2.8. Statistical analysis

Statistical analysis was performed using SPSS 16.0. Groups were compared by one‐way analysis of variance (ANOVA) or Student's t test. Data are reported as mean ± standard deviation. Statistical significance was considered at a p value < 0.05.

3. RESULTS

3.1. The histopathological changes of liver and level of ALT/AST in mice with D‐Gal/LPS‐induced ALF

As shown in Figure 1A, LPS/D‐Gal induced evident pathologic hepatic injury including disturbed architecture, hepatocyte necrosis, haemorrhage and neutrophil infiltration. As illustrated in Figure 1B‐C, compared with the normal group, treatment of D‐Gal/ LPS dramatically augmented the serum AST and ALT levels which these increases in a time‐dependent manner (P < .05).

The pathological changes, liver function and protein level of ATM and γ‐H2AX in mice induced by D‐Gal/LPS at different time‐points. (A) Pathological changes in the mice liver tissue were detected by HE staining. (B‐C) The serum levels of ALT and AST in mice. (D‐F) Protein level ATM and γ‐H2AX in mice. Compared with normal group, *P < .05; Compared with normal group, **P < .01

3.2. The level of ATM and γ‐H2AX in mice with D‐Gal/LPS‐induced ALF

The protein level of ATM was significantly increased at all time‐points after D‐Gal/LPS stimulation with a maximal increase at 12 h (Figure 1D and 1E).
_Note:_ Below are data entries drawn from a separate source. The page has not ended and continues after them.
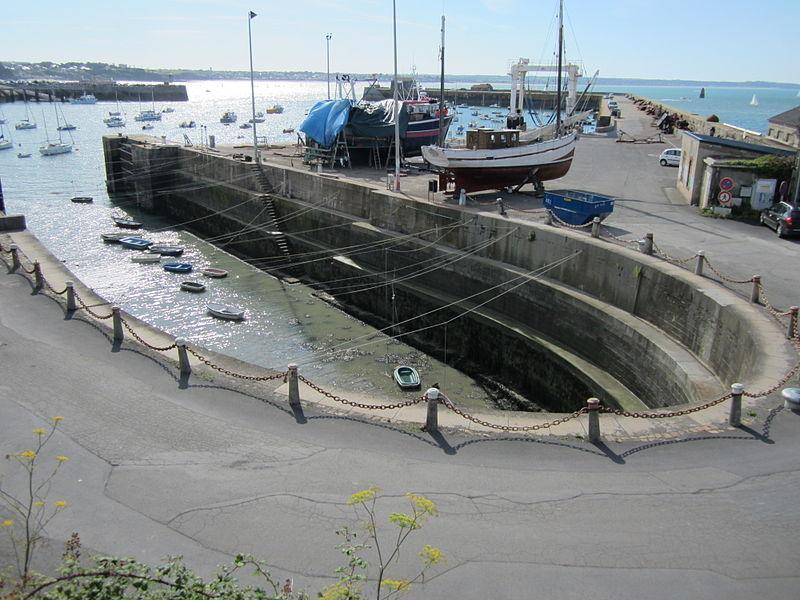 Photo du Monument Historique Forme de radoub du port de Granville situé à Granville
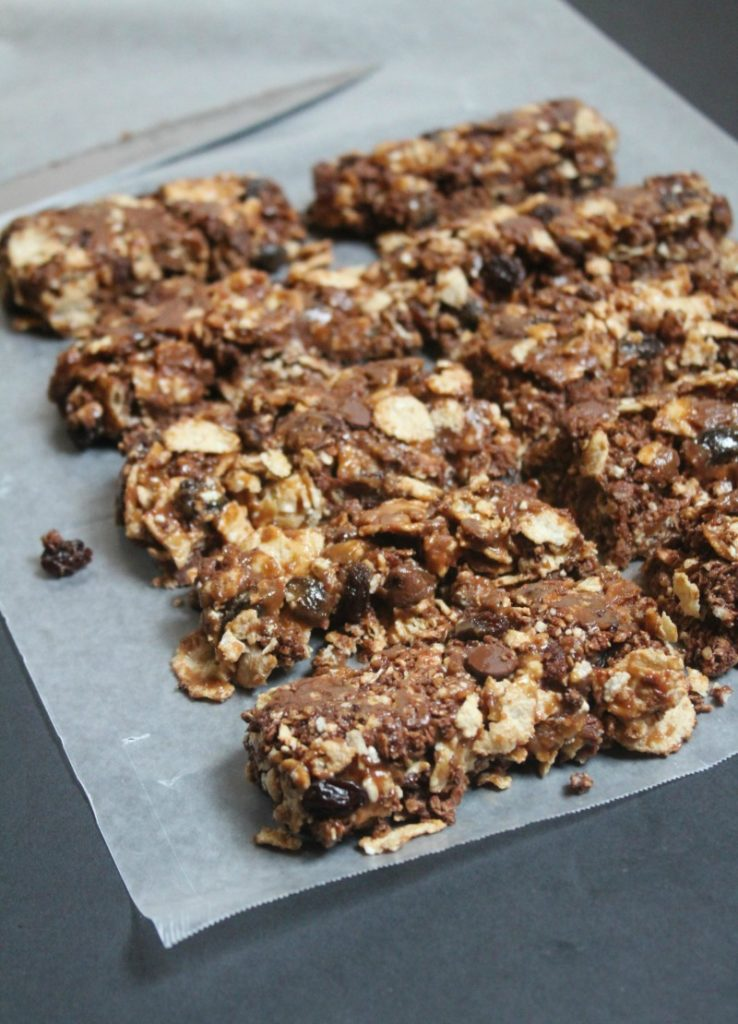 These yummy Chocolate Peanut Butter Granola Bars are a yummy snack any time of day!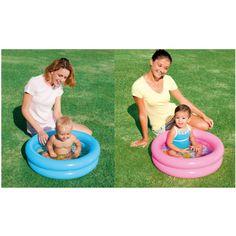 De zomer is voor velen het mooiste seizoen dat er is! Maar dit is nu ook het geval voor baby's. Met dit mini 2-rings zwembadje kunnen de allerkleinsten lekker badderen in de tuin. Het mini 2-rings zwembadje is 61x15cm groot en ziet er erg schattig uit. Het zwembadje is verkrijgbaar in de kleuren roze en blauw.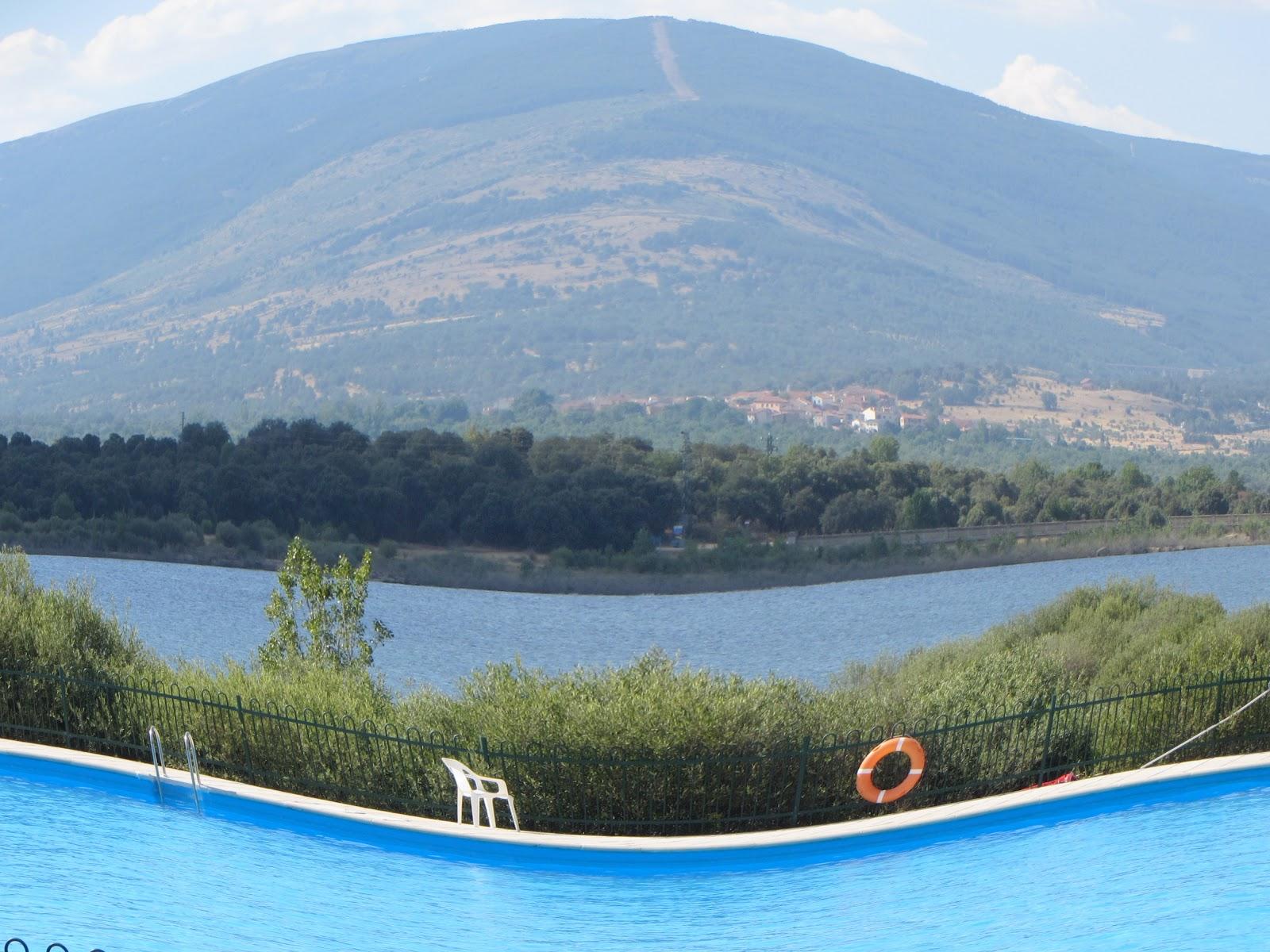 Buitrago de lozoya madrid piscinas naturales for Piscinas naturales de buitrago precios
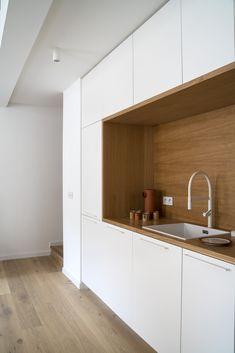 Kitchen Decor, Home Decor Kitchen, Kitchen Space, Bathroom Interior, Kitchen Cabinets, Industrial Decor Kitchen, Kitchen Design, Green Kitchen, Contemporary Kitchen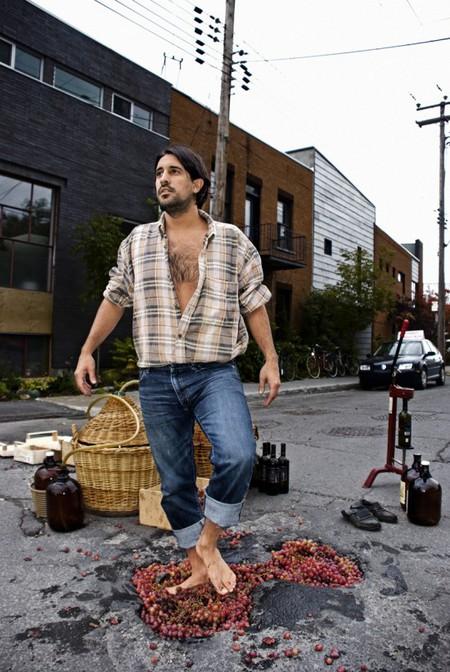 Дэвид Лусиано и Клаудиа Фикка. Что делает художник, когда ему надоедают дорожные ямы? Серию картин! — фото 1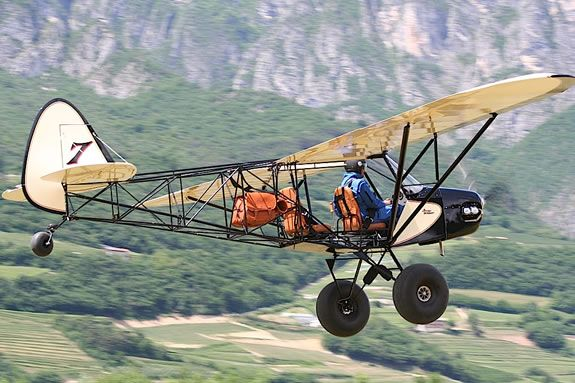 Back to basics, the Savage Bobber from Zlin Aviation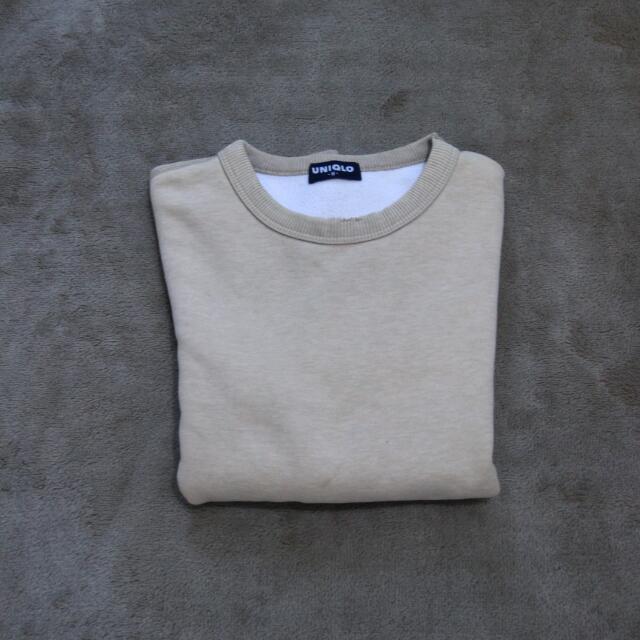 Uniqlo Sweater Krem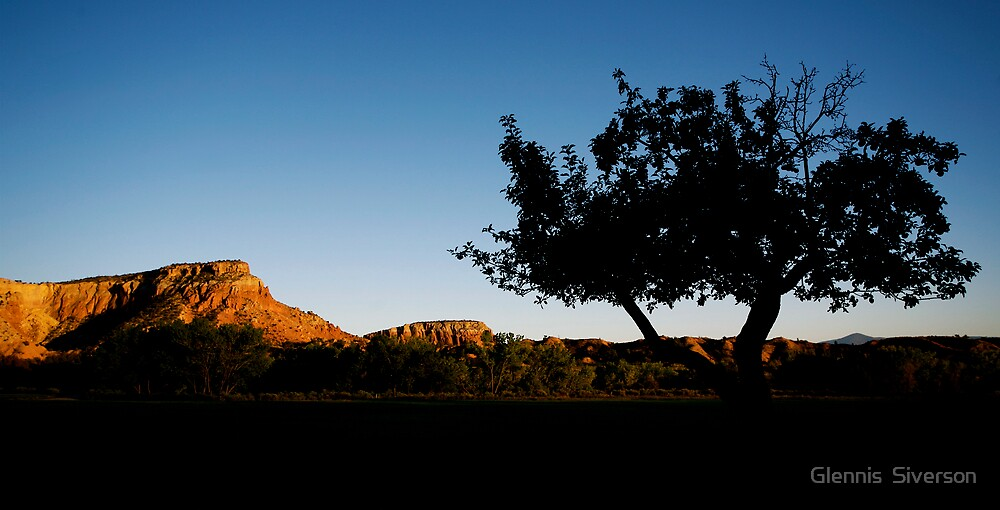 Ghost Ranch Sunset by Glennis  Siverson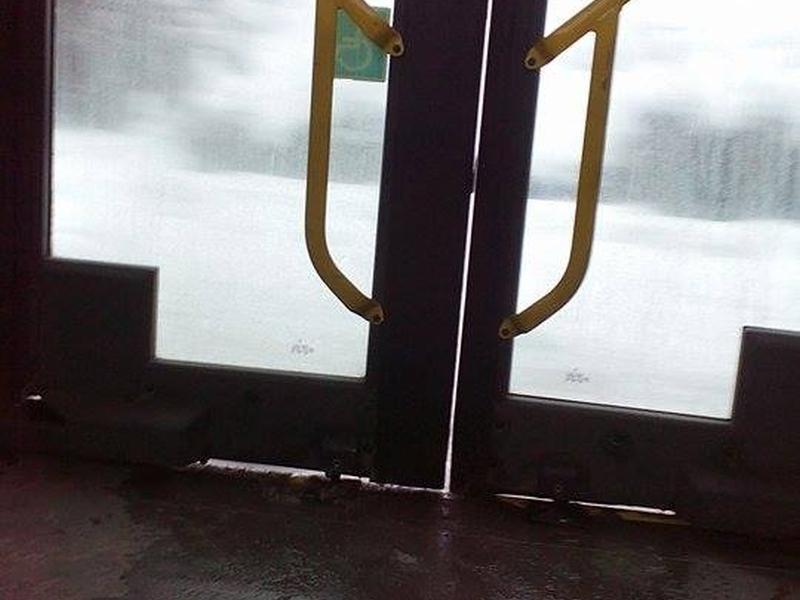 Шофьор на автобус в Пловдив подминава спирки, крещи на пътниците
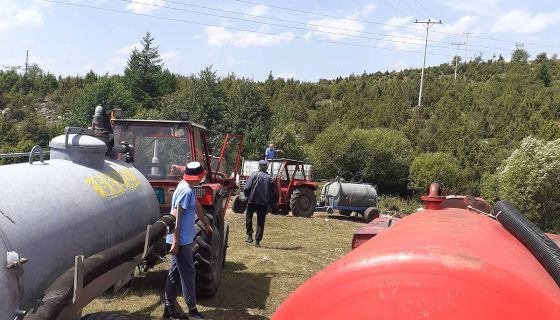 Ред за точење воде из корита Вршевине  (Фото (С. Пауновић)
Besides, the protein level of γ‐H2AX was remarkably elevated in liver tissue from mice injected with D‐Gal/LPS at the 3‐48‐h time‐points, which increased expression showed time dependence (Figure 1D and 1F).

3.3. ACY1215 ameliorated liver pathological damage, apoptosis rate and serum biochemical indicator in ALF mice

As shown in Figure 2A, the hepatocytes were significantly necrotic and the hepatic lobular structure was blurred in model group. Moreover, the damage of liver structure was the most remarkable in KU55933 group. However, compared with model group, the structure of hepatic lobules in the ACY1215 group was clearer, and necrosis of hepatocytes was largely reduced. The ATM inhibitor KU55933 aggravated the liver pathological damage in ACY1215 group. As shown in Figure 2B and C, the serum ALT and AST in ALF mice were significantly elevated compared with normal group (P < .05). Compared with the model group, the ALT and AST levels were significant decreased in ACY1215 group (P < .05). KU55933 increased the serum ALT and AST levels in ACY1215 group (P < .05). As shown in Figure 2D and 2E, the apoptosis rate of hepatocytes in the KU55933 group was significantly increased, when compared with the model group (P < .05). ACY1215 decreased the apoptosis rate of hepatocytes in model group and in KU55933 group (P < .05).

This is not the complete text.